IIn the 1959 film’s opening scene of Look Back in Anger, Richard Burton, as “angry” icon Jimmy Porter, establishes his nonconformist references by indulging in a sweaty jazz trumpet freakout while local youth are in a frenzy nearby romps around. The scene is an invention of the filmmakers – the original play takes place entirely in a single cramped top-floor apartment – but that borrowed from Porter’s penchant for playing a trumpet off-stage to tease everyone.
Well, it was a smart move by filmmakers – director Tony Richardson and writer Nigel Kneale – to combine their groundbreaking essay on the realism of Kitchen Sinking with Trad Jazz, at the height of its popularity in the UK. Chris Barber’s death this week is a reminder that the band we briefly see in Look Back in Anger (the movie) are Barbers Jazz Band, who made a massive chart hit earlier that year with Petite Fleur would have. This is Barber himself honking his bones next to Burton and the band’s actual trumpeter Pat Halcox shaking hands with Burton as he comes off the stage.
Smart move … Burton and trumpet in a commercial for Look Back in Anger. Photo: Ronald Grant
At that distance, it’s a bit difficult to gauge how central trad jazz was to youth culture of the late 1950s and early 1960s, but British cinema’s connections to barbers are illuminating. A few years later, Barber and his band would be the headline for the 1962 cash-in. It’s Trad, Dad !, which was released just before the coup de grace of the Merseybeat bands. (The Beatles’ Love Me Do hit the top 10 later that year) It’s Trad, Dad! is by no means a great movie: with a plot thinner than Acker Bilk’s ties, it’s basically a series of promo spots for musical acts that, along with a yarn that top-charted Helen Shapiro and Craig Douglas are lined up. But it is the directorial debut of future New Wave star Richard Lester, who fills out the Nothing script with a whole range of tricks: time-lapse, rewind, meta-voice-over, funny miniatures, even a pudding pie from off-screen.
At the other end of the British new wave boom, Look Back in Anger is helping to stimulate British cinema attempts to catch up with its French and Italian counterparts. Richardson had directed the original stage production in 1956, so was well placed to direct the film adaptation. This important opening scene, great as it is, is really an upscaling of something else that Richardson had already experimented on: the amazing short film Momma Don’t Allow, which he made with Karel Reisz and which was shot in the winter of 1954/55 and who saw the light of day in 1956 as part of the groundbreaking Free Cinema program.
Momma Don’t Allow is available for free on the BFI player, and it’s something else too now. Just over 20 minutes long, it’s a recording of an evening at the Wood Green Jazz Club, AKA the Fishmongers Arms on Wood Green High Road. Richardson and Reisz came up with the brilliant idea of following a couple of local kids – a butcher boy, a dental assistant, a railroad car cleaner – from their boring day jobs to the excitement of the night, from the band setting up their instruments to the strapless mayhem on the dance floor until exhaustion at the end of the evening.

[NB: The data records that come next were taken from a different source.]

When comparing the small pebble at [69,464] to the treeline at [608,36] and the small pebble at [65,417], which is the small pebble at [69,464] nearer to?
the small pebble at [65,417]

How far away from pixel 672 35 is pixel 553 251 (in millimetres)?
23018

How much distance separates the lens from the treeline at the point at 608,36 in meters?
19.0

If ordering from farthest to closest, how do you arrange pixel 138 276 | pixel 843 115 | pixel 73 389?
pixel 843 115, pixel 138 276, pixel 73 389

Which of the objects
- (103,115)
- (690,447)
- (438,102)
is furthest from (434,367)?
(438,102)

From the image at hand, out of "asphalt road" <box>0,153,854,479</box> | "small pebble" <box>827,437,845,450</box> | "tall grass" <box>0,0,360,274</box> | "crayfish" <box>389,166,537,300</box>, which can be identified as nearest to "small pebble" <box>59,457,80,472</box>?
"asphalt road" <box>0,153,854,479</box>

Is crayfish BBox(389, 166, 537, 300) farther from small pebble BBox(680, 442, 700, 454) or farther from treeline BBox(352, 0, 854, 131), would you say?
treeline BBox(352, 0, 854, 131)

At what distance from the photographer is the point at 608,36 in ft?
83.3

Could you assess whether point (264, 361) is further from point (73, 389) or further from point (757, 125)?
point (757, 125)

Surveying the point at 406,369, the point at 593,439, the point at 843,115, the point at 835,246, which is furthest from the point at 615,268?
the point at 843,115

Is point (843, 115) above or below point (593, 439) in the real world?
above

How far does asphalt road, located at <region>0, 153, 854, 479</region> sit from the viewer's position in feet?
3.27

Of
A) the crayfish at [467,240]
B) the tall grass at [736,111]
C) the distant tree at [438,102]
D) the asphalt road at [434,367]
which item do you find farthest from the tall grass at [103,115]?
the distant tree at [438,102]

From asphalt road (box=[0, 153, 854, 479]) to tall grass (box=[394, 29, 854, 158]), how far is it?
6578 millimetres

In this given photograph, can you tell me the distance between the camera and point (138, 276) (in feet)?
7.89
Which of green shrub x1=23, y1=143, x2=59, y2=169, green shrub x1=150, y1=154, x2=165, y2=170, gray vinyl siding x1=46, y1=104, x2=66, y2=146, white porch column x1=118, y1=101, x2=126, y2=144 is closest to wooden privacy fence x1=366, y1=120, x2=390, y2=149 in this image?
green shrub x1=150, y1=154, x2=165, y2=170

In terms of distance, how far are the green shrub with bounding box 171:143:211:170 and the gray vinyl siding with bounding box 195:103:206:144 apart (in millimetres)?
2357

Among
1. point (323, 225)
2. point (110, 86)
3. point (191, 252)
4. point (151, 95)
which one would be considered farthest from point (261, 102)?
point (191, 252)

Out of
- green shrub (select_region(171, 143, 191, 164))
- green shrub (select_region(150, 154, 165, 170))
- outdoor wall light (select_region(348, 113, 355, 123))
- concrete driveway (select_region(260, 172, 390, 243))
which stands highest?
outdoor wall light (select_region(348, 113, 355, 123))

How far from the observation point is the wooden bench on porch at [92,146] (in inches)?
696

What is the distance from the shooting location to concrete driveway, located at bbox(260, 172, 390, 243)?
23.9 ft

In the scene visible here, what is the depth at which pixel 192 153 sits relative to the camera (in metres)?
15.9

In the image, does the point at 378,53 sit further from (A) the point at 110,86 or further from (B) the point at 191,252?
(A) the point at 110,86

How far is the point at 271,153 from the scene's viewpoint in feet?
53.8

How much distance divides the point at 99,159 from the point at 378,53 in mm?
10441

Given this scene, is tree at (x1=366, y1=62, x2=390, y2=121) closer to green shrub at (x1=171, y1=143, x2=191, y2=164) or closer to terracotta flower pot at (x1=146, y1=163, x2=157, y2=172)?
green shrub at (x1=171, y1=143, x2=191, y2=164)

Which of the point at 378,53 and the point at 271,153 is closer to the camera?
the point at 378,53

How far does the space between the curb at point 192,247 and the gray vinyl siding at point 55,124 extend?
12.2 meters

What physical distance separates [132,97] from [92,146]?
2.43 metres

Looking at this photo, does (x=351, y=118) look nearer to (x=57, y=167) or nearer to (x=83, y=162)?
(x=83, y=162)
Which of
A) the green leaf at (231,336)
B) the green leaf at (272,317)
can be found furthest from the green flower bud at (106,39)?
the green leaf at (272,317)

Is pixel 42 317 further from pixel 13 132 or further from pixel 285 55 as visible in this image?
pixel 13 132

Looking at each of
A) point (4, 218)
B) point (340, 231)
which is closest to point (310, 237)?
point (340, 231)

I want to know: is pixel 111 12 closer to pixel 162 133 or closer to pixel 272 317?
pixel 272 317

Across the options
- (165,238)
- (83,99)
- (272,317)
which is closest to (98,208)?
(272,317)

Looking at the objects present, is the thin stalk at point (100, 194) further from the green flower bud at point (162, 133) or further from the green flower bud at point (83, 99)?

Though the teens and twenties clearly know they are being filmed, Momma Don’t Allow is an amazingly unfiltered expression of youth culture of the time. In contrast to We Are the Lambeth Boys, the later Reisz film, with which he is often in brackets, it is not a pure documentary. Richardson and Reisz worked together to construct a beautifully modulated multi-thread narrative. A group of Slumming-It-Blue-Bloods show up and almost start a fight. The dental assistant is seething with jealousy when her boyfriend appears to be dating another girl. The train cleaner – and her frankly impressive dance moves – become the subject of competition between a group of likely boys.
Barber and his band’s music, which spans the entire soundtrack, still features Lonnie Donegan at this point, who was about to begin and forge his own stellar career in Skiffle, Trades DIY cousin. In one bold move there is no dialogue; No doubt about it, because it was much more expensive and difficult to get a sync sound and maintain a sense of authenticity. (The cameraman was another future giant: Walter Lassally, who shot Tom Jones, Heat and Dust and won an Oscar for Zorba the Greek.)
Momma Don’t Allow was the beginning of great things for the filmmakers. Unfortunately, none of the kids are featured in the credits, so it’s hard to know if they’re really raw locals or cleverly positioned young actors. A little disappointing is that the creative energy and unconventional thinking that was shown in Momma Don’t Allow or the other Free Cinema shorts – including Lindsay Anderson’s O Dreamland and Lorenza Mazzetti’s Together – never really made it into the British New’s feature films Wave, which remained much more conservative and cinematically shy than their French and Italian counterparts. Momma Don’t Allow, however, is the real thing: In homage to Barber, it can’t be improved upon; But it’s just awesome no matter how you look at it.